→ Collection entries
..............................
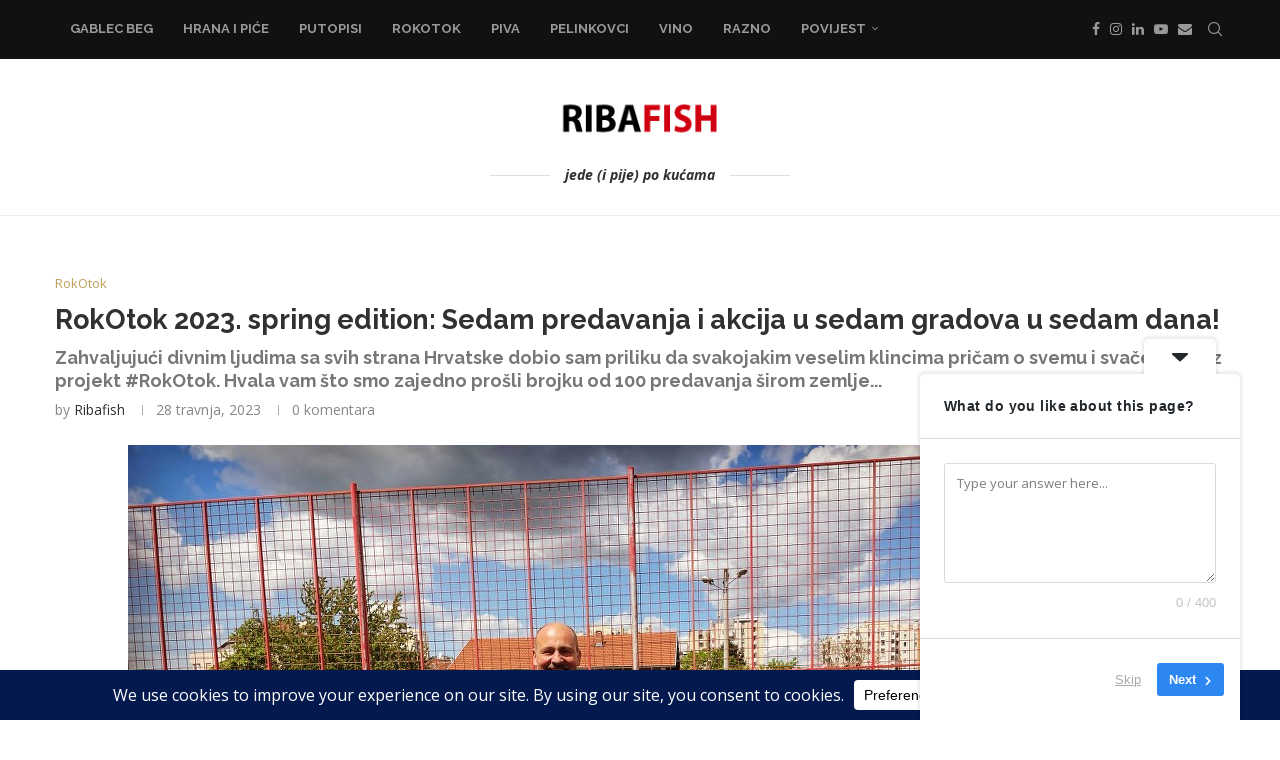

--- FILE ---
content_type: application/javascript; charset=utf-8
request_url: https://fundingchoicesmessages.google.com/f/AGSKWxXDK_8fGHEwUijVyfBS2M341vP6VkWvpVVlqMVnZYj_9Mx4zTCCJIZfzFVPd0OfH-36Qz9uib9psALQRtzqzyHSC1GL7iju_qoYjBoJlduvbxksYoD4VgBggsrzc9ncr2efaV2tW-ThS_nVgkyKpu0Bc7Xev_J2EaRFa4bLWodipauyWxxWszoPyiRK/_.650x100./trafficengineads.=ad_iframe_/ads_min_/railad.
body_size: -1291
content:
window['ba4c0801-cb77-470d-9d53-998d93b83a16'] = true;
..............................
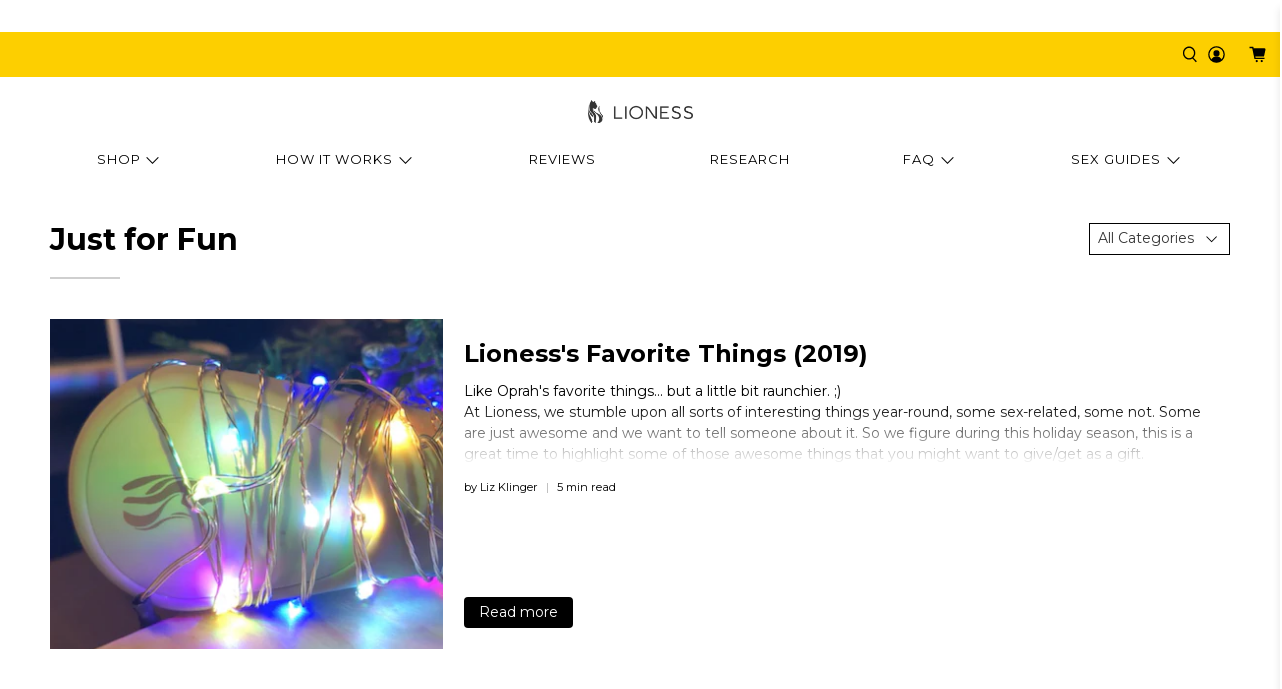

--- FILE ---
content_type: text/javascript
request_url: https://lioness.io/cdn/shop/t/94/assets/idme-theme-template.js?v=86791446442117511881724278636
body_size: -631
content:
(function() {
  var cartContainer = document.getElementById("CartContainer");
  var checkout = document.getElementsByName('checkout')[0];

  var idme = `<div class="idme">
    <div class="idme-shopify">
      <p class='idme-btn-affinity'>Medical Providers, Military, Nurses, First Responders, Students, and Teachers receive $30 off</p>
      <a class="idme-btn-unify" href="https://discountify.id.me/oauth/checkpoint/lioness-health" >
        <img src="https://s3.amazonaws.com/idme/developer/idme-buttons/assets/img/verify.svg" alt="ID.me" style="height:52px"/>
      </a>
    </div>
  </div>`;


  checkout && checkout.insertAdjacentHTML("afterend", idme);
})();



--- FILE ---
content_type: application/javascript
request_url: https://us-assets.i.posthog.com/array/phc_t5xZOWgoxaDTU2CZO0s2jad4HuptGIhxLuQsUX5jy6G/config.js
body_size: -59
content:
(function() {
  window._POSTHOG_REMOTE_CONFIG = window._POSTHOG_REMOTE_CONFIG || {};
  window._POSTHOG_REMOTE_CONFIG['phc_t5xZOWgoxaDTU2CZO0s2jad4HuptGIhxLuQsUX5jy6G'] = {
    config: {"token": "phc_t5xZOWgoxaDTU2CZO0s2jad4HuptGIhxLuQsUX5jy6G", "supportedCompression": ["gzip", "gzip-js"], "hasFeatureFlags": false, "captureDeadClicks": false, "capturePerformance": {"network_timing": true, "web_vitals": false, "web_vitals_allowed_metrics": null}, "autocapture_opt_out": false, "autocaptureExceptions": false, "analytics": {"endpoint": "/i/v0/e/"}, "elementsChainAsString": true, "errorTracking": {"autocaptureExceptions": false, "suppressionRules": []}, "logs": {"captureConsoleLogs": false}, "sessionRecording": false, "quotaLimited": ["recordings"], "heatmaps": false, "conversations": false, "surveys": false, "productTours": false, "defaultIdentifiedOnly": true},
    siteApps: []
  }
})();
..............................
→ What is being asked
Say how many lines in the entries above contain the string "idme". Give the number by itself.

→ Solved exercise
7